Per poco mi strozzai col pezzo d'uovo. Merda! Se n'era accorta. 

"Forse ci avete messo troppa acqua. Chissà", le dissi, innocente.

Come potevo immaginare che in quell'epoca usavano vasi da notte per piantarci semi di girasole? Perchè non li coltivavano in giardino come delle persone normali? Magari gli altri lo facevano... dopotutto, Nadine richiedeva un pò di pazienza. Il suo carattere era a dir poco incomprensibile. Essendo femmina dalla testa ai piedi, non mi sarebbe bastata una vita intera per comprenderla. Ma in lei c'era molto più di questo. C'era troppa stravaganza nei suoi modi di fare, troppa affascinante follia nel suo modo di vivere. Quale donna, in fin dei conti, teneva in casa una stanza per le torture?
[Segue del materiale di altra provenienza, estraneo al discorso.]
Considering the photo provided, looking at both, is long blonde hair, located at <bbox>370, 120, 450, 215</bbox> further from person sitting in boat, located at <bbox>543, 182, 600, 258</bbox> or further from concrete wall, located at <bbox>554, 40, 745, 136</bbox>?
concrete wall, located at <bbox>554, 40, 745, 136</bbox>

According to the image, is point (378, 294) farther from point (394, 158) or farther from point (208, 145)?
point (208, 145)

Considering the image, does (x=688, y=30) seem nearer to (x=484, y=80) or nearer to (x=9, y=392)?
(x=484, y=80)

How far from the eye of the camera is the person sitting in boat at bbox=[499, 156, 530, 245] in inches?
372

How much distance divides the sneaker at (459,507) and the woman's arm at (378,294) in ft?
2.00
Un tonfo sul tavolo mi distolse da quelle congetture e mi ritrovai a fissare un libro dalla copertina scura, abbellita da un dipinto dall'aria familiare. Sembrava quasi che un pittore fosse riuscito a riportare su carta le colline che vedevo dalla finestra della mia camera da letto. La perfezione di quelle pennellate era stravolgente, ogni dettaglio era inserito al posto giusto, senza imperfezioni di alcun genere. Chi poteva essere riuscito a raffiguarre con tale maestria un panorama scolpito nella mia mente? 

"Chi ha fatto questo dipinto?", puntai il dito sull'immagine.

"E' una fotografia".

"Sarebbe?".

Nadine si mordicchiò la punta della lingua e per poco non rovesciai l'intero tavolo per obbligarla a stendersi a terra sotto di me.

"Non fatelo mai più", ringhiai, eccitato in un modo che non ritenevo possibile.

Lei mi fissò innocente, spaventata quasi dal mio cambio d'umore. I suoi denti smisero di torturare la lingua ma l'immagine ormai era già impressa nei miei occhi. Sentii l'erezione pulsare contro la morbida stoffa dei pantaloni e fui grato che tra noi due ci fosse un tavolo a nascondere il mio stato. Cambiai posizione e la pressione in mezzo alle mie gambe sembrò diminuire.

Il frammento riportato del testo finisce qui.